Mais donc, quoi? Il faudrait encourager nos patients à se raconter en séances et à apprivoiser les facettes moins acceptables d’eux-mêmes? Rien de nouveau sous le soleil!? En partie ce n’est pas faux, je ne propose pas une approche révolutionnaire (qui le peut, toute nouvelle approche est un faisceau de lumière qui éclaire un peu mieux ou un peu différemment une réalité connue). J’utilise une méthode issue de mes recherches sur le self afin de favoriser les deux mouvements essentiels du self: la mise en lien, en sens, et la mise en écart (ne pas se résumer à je suis ceci, Sartre dirait à un en-soi). Cette méthode se centre sur la narration, la mémoire au travail, la mémoire des épisodes autobiographiques et le développement du sens de soi, des potentialités du self. Si l’écart est au centre du self (le je n’est pas le je – ce qui n’est pas tout à fait la même chose que «je est un autre»), il est évident que le lien l’est aussi. Le lien renvoie au self comme réflexivité, c’est-à-dire comme lien entre soi et soi, et entre soi et l’autre. Le lien n’est pas une dimension du self, il en est constitutif: sans lien, il y a ce qu’on a appelé un écrasement, et qu’on pourrait rapprocher d’un défaut de symbolisation, qui rendrait l’accès à soi et à l’autre difficile. En effet, l’altérité comme internalisation symbolique de l’autre est constitutive du self (Grossen & Salazar Orvig, 2011). Un défaut de symbolisation équivaut alors à un défaut d’intersubjectivité et à un potentiel trouble de l’identité.
Le risque de la réduction de l’écart, c’est l’univocité du self (avoir des caractéristiques restreintes et figées, être ceci et c’est tout); le risque de la réduction du lien, c’est l’écrasement du sens, et donc de soi, ainsi que de l’autre pour soi. La mise en écart et la mise en lien sont au cœur du self et permettent d’en saisir la fibre et les processus. La thérapie du self est une thérapie de la complexité de l’être humain.
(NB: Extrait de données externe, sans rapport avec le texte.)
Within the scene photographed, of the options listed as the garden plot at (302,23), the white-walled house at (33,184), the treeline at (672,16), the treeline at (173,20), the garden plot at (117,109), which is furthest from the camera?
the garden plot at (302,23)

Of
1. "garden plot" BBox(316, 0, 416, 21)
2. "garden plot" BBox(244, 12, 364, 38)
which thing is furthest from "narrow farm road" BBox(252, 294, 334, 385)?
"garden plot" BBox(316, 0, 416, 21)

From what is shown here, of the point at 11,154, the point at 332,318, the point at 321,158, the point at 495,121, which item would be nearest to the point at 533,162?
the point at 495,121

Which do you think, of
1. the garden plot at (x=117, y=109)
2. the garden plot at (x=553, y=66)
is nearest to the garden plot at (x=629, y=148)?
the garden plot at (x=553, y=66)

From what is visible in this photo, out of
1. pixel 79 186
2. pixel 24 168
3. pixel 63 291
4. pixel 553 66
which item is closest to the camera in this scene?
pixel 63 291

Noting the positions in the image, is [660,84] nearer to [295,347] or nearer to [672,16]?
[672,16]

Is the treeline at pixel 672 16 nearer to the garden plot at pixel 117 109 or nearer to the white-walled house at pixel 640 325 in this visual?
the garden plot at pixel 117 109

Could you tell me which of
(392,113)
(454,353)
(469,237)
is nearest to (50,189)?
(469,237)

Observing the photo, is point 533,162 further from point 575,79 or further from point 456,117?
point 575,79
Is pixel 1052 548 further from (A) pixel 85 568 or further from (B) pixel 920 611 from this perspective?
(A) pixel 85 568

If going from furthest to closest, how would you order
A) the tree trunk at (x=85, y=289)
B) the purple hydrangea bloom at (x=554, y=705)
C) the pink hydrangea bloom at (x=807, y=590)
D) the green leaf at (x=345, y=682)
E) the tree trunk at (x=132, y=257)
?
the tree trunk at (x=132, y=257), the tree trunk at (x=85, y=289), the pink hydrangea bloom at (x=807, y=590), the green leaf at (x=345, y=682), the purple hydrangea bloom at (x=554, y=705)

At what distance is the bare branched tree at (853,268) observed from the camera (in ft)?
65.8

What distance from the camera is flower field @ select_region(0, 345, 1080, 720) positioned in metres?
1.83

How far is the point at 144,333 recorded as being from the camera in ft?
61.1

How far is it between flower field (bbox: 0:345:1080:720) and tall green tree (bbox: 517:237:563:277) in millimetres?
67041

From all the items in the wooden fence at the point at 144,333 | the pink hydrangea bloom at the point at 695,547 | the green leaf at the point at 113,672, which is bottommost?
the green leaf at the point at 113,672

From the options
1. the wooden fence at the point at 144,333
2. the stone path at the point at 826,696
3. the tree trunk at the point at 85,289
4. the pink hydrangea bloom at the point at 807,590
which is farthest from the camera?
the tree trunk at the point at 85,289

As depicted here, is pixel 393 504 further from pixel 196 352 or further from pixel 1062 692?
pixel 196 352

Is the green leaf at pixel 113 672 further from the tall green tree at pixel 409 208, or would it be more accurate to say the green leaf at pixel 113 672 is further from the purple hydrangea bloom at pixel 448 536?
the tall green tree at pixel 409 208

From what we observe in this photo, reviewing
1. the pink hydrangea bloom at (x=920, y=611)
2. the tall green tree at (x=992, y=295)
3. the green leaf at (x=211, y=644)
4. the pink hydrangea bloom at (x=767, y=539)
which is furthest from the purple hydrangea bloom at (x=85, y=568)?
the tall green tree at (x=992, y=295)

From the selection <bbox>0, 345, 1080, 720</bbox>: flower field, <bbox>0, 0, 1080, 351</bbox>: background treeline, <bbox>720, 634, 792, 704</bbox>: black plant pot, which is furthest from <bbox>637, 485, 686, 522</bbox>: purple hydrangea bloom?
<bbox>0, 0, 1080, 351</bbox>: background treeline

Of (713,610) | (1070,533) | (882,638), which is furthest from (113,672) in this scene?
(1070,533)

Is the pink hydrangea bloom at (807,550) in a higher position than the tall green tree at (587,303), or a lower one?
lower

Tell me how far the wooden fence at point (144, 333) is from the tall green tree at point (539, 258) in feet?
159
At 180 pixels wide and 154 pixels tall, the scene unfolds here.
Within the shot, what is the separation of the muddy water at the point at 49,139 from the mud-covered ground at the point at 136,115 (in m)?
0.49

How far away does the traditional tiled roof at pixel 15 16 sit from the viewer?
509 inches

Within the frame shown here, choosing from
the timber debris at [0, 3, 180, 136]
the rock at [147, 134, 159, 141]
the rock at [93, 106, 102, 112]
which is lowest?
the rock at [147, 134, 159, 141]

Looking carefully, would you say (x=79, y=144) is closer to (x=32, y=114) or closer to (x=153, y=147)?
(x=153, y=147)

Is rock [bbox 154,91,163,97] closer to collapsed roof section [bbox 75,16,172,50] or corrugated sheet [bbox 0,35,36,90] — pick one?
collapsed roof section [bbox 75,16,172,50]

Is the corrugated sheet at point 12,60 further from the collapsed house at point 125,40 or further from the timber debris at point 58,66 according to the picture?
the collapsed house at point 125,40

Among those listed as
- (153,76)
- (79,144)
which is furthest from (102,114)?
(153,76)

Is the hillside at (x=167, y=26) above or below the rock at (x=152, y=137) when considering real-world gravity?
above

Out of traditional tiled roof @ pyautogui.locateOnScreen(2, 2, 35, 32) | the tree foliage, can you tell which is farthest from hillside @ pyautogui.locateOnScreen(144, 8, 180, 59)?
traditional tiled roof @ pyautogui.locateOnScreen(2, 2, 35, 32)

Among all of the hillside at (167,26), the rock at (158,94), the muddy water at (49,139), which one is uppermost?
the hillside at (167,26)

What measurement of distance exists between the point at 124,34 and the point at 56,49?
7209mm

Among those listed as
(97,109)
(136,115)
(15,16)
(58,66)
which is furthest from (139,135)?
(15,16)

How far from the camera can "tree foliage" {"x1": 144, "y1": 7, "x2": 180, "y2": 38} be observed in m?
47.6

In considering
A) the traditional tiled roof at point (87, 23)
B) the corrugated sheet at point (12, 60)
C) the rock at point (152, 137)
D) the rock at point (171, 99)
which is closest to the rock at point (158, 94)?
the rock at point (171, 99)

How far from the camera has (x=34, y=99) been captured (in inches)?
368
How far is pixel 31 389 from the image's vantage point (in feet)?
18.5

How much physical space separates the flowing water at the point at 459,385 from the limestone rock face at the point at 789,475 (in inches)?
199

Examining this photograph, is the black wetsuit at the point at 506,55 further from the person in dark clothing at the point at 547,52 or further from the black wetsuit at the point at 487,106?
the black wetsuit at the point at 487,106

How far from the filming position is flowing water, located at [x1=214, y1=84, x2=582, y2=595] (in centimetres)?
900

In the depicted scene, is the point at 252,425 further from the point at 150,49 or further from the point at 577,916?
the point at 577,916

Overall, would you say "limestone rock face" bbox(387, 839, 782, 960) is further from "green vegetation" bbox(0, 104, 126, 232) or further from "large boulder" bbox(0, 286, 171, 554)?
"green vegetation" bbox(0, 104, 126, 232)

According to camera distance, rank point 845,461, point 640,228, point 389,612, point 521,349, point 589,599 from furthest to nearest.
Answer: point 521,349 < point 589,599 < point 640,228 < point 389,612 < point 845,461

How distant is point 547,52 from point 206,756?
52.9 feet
En aidant nos patients à se raconter et ainsi à donner du sens à ce qu'ils vivent et à ce qu'ils ont vécu, on fait apparaître progressivement un lien entre leurs différentes facettes, et on favorise ainsi une mise en sens des équivoques, des paradoxes, des contradictions, pour gagner en liberté et en complexité. La prise de conscience progressive des écarts du self, ainsi que des origines des répétitions destructrices, peut permettre un sens de soi renouvelé, et le patient peut alors oser, progressivement, assumer sa liberté fondamentale d’être. Comme la parole n’est pas toujours suffisante, la centration sur les émotions dans le hic et nunc de la séance, ainsi que des techniques d’ancrage sont aussi utilisées. Je suis convaincu que le changement ne peut s’effectuer que grâce à une compréhension, une saisie par le corps et l’esprit des origines de la matière de notre self. C’est au prix de cette exploration, véritable aventure intérieure, que les schémas répétitifs et enfermants peuvent être dépassés. En se réinventant et en modifiant les mémoires de soi dans le processus psychothérapeutique.

Ouvrages de références
GROSSEN, M. & SALAZAR ORVIG, A. (2011) Dialogism and dialogicality in the study of the self. Culture and Psychology, 17(4) 491–509.
SCHENK, F., LEUBA, G. & BÜLA, C. (2013) Du vieillissement cérébral à la maladie d’Alzheimer, Ed. De Boeck.